GIVEN REQUEST. Convert the entries into a two-column CSV headed entry_text and answer, starting at the line that contains "Is the woman in floral headscarf at the" and continuing through the last entry. Give one row per entry, with each value in a single quoted field and any line breaks replaced by spaces.

+ + +

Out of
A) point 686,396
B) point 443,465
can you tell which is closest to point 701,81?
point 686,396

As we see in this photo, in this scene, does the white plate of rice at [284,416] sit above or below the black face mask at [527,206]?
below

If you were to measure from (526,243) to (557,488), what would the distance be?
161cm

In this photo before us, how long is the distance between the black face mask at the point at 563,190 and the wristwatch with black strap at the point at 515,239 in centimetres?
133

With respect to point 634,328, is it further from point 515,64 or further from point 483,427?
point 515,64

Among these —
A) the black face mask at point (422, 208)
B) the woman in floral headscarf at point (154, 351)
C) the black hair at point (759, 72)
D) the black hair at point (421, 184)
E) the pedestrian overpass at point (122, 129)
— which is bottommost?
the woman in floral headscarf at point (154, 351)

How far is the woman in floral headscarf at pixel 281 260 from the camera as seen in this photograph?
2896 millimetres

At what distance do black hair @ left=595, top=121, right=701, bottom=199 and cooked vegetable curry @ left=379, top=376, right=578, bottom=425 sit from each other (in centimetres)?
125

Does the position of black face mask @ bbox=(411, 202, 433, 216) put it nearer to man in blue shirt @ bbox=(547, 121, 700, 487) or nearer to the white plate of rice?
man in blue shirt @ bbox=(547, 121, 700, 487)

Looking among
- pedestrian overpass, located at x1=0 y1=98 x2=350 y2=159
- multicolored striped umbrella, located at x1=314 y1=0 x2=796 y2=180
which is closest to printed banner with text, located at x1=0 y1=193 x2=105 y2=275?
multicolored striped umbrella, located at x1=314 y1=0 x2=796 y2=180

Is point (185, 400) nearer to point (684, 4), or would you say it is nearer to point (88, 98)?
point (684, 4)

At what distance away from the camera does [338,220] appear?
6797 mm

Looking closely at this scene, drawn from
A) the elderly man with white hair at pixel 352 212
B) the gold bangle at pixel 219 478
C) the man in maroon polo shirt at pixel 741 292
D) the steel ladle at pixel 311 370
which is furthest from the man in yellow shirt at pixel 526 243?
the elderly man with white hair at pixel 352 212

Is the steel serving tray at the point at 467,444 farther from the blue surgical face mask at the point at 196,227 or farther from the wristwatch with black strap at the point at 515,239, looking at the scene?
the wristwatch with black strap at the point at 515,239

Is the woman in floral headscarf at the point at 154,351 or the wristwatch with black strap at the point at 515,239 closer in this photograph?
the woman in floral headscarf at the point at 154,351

+ + +

TASK ANSWER.
entry_text,answer
"Is the woman in floral headscarf at the point at 154,351 or the wristwatch with black strap at the point at 515,239 closer in this photograph?","the woman in floral headscarf at the point at 154,351"